Workers’ Compensation: Time To Unscramble The Egg

Workers’ Compensation: Time To Unscramble The Egg

The system needs an overhaul.

Since the Liberal National Government’s 2012 cuts to workers’ compensation, unions have been able to claw back marginal improvements to benefits and the processes used to assess workers’ compensation liability. However, the system is structurally broken.

In 2015, the former WorkCover Authority, Motor Accidents Authority and Dust Diseases Board were broken up and merged into icare, which manages the money and service provision for the eight or so insurance schemes the government manages.

Icare has experienced a raft of controversial management issues from suspect procurement, proliferation of Senior Executive Service (SES) roles, increasing management fees and expanding contracts.

But perhaps what is worse for our members is the blind eye given to the improper declining claims from our members in Corrective Services. This led to a news story on Four Corners and the payment of what is possibly millions of dollars for ruining workers’ mental health through mismanagement of claims by their agents.

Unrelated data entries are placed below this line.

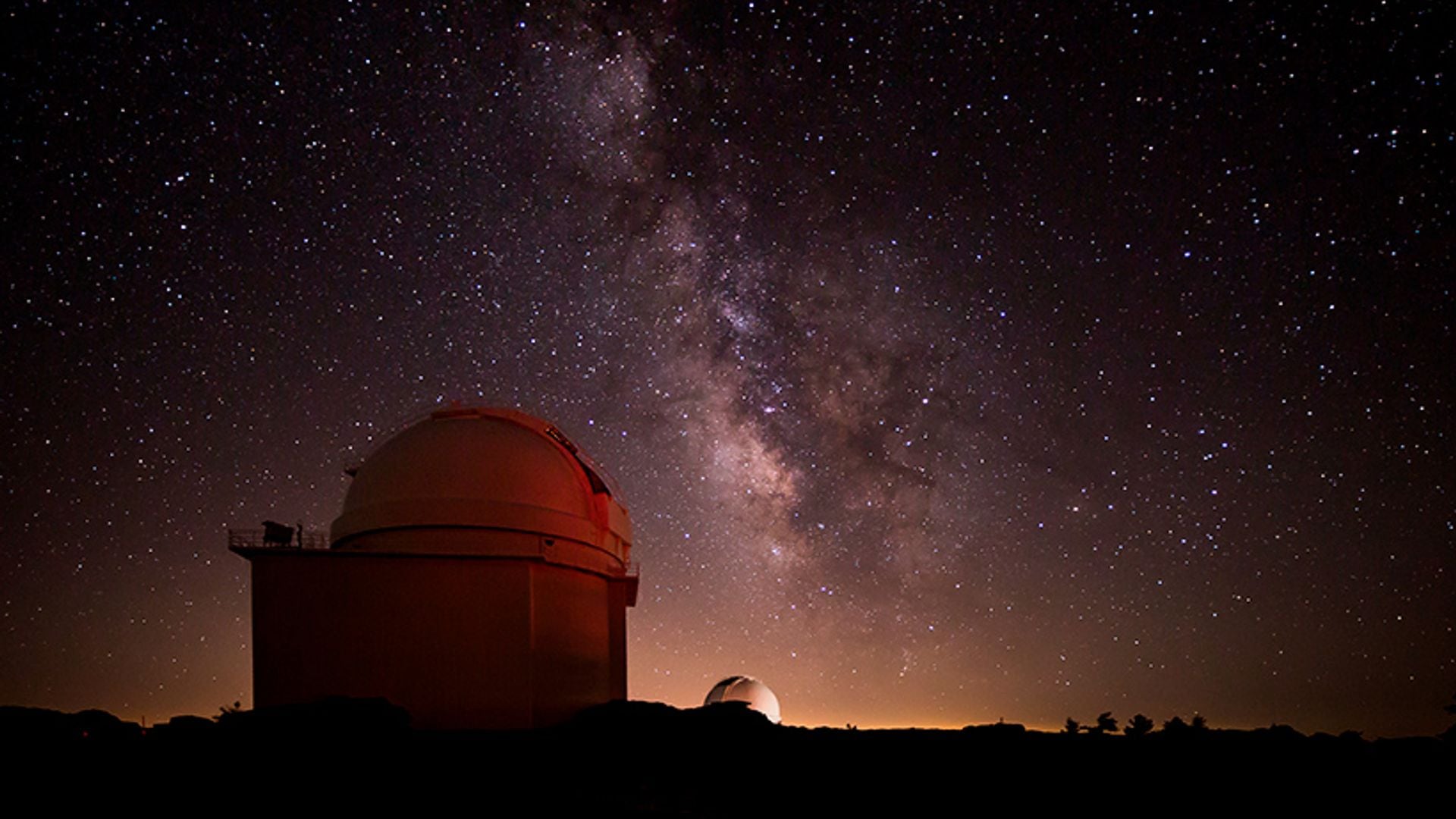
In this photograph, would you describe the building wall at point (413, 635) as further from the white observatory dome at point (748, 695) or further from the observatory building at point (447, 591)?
the white observatory dome at point (748, 695)

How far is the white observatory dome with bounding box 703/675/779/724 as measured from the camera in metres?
24.6

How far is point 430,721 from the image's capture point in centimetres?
1492

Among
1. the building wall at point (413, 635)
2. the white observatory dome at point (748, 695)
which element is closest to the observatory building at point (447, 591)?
the building wall at point (413, 635)

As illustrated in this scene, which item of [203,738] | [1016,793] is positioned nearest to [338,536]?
[203,738]

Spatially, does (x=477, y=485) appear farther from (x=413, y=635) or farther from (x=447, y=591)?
(x=413, y=635)

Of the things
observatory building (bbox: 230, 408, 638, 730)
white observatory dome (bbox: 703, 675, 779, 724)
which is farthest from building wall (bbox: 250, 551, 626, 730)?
white observatory dome (bbox: 703, 675, 779, 724)

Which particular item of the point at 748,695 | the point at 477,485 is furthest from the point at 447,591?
the point at 748,695

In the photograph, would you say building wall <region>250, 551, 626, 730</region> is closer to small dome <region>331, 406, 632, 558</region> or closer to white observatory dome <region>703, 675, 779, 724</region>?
small dome <region>331, 406, 632, 558</region>

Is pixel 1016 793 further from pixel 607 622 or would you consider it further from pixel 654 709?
pixel 607 622

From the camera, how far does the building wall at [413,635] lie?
14.9m

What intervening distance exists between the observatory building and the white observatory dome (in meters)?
8.10

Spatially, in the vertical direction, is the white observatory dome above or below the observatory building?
below

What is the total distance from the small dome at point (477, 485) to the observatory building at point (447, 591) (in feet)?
0.10

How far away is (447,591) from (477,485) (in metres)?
2.14
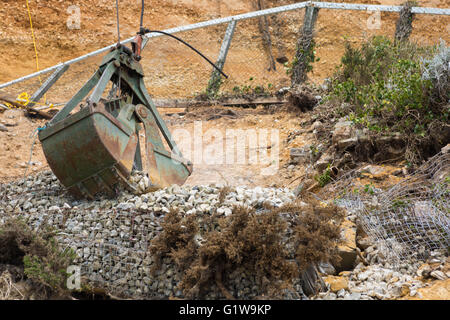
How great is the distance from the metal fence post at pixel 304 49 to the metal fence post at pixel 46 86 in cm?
462

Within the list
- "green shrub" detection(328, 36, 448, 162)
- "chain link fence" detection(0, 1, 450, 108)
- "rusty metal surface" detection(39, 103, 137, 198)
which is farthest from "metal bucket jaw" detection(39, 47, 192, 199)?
"chain link fence" detection(0, 1, 450, 108)

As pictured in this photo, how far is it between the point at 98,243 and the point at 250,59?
7950 mm

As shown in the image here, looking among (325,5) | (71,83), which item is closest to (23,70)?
(71,83)

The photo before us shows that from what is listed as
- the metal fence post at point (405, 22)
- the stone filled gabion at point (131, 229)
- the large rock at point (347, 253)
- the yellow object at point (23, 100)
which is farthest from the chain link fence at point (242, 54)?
the large rock at point (347, 253)

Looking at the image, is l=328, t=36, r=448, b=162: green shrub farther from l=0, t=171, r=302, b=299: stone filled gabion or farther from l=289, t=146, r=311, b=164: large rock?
l=0, t=171, r=302, b=299: stone filled gabion

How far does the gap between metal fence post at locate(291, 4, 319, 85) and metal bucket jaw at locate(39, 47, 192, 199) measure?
4190mm

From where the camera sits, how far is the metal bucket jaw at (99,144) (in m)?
3.69

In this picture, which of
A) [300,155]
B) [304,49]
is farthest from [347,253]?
[304,49]

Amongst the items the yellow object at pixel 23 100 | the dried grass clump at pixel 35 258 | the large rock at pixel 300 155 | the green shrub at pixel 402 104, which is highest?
the yellow object at pixel 23 100

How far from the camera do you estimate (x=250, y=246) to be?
294 centimetres

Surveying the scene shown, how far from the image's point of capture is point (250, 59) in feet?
34.4

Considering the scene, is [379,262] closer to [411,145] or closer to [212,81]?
[411,145]

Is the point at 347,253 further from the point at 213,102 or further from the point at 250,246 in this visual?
the point at 213,102

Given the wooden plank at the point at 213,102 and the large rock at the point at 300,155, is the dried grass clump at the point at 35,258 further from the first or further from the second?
the wooden plank at the point at 213,102
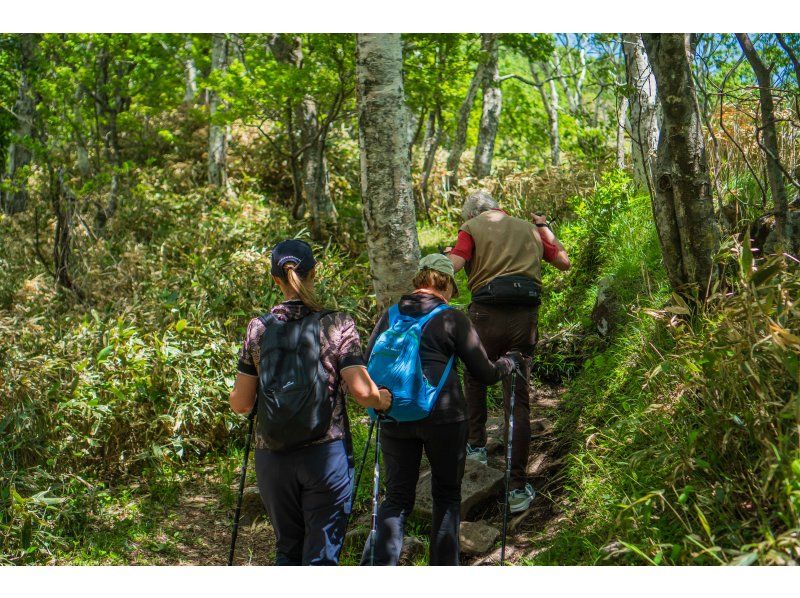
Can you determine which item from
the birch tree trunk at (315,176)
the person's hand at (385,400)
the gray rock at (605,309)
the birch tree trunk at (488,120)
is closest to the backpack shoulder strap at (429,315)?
the person's hand at (385,400)

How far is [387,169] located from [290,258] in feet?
9.54

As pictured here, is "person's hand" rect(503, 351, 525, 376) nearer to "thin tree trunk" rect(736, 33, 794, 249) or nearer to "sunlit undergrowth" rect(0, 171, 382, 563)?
"thin tree trunk" rect(736, 33, 794, 249)

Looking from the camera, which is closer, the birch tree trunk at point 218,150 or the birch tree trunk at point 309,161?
the birch tree trunk at point 309,161

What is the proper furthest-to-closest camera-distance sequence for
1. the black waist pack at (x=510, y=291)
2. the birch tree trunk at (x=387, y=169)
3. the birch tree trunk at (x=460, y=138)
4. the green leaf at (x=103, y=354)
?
the birch tree trunk at (x=460, y=138) → the green leaf at (x=103, y=354) → the birch tree trunk at (x=387, y=169) → the black waist pack at (x=510, y=291)

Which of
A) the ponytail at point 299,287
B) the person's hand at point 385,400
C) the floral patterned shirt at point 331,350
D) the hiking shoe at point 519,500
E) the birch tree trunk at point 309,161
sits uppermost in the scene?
the birch tree trunk at point 309,161

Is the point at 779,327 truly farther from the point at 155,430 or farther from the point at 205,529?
the point at 155,430

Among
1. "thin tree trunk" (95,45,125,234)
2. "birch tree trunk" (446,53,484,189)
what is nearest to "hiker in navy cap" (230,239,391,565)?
"thin tree trunk" (95,45,125,234)

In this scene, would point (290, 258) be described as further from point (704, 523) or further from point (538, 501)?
point (538, 501)

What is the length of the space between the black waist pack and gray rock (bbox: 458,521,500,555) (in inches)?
65.5

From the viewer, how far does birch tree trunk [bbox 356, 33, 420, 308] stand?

Both the State Insurance Regulatory Authority (SIRA) and SafeWork management have proven themselves time and time again in multiple inquiries to be unwilling to pursue the role of a regulator with teeth.

NSW Work Health and Safety Minister Sophie Cotsis and the Minns Government have started on the right foot. When confronted with a growing deficit at icare for the workers’ compensation scheme, instead of doing what the previous government did and cut benefits then six months later reduce premiums, it actually took some hard medicine and increased premiums for employers.

The Minister has also moved to make icare more accountable to those it is meant to serve by putting representatives of employers and workers on its board. She has also demanded icare establish an advisory council of injured workers.

The next steps include requiring amending icare’s objectives to maximise benefits for injured workers whilst also maintaining financial viability of the schemes under management.

Troy Wright, PSA CPSU NSW Assistant General Secretary, said, “The big issue at all of the compensation agencies is the one that the PSA has been talking about for three decades: psychological health. This is the biggest growing cost of the Treasury Managed Fund (TMF). Yet when we asked the previous government and SafeWork about what they were doing to implement their own Mentally Healthy Workplaces policy to prevent injuries, they said they would effectively leave it to the agencies. This is simply not good enough.

“We also see employers make up every excuse under the sun to prevent injured workers from returning to work. We have seen one employer use improper tactics of ‘starve them out’, denying workers’ compensation in order to force workers back to work injured. We need to be able to seek orders from a tribunal such as the Industrial Relations Commission to encourage employers to take injured workers back to work.

“We need a SafeWork Authority with teeth that workers and Health and Safety Representatives can rely on to make workplaces safer. As stated by the Audit Office in 2010, placing targets of injury prevention, and return to work in SES contracts really makes prevention and return to work more effective. “Part of restoring the SafeWork

Authority is to have its own tripartite Council, and an independent office to review its decisions, whilst improving protections for the SafeWork Inspectors who appear to be caught in a career conundrum every time they do their job of making workplaces safer. Also filling all of the dozens of vacant Inspector roles that were left unfilled by the previous government, so that they can get out into workplaces helping reduce the toll on workers and their families.”

Nicole Jess, PSA CPSU NSW President said, “ We were the ones turning up to work during COVID; our Child Protection Workers, our School Support Staff, our Youth Justice and Prison Officers, our Land Managers. Yet the first thing the previous government did when they returned to work was to try and remove compensation for people getting COVID at work”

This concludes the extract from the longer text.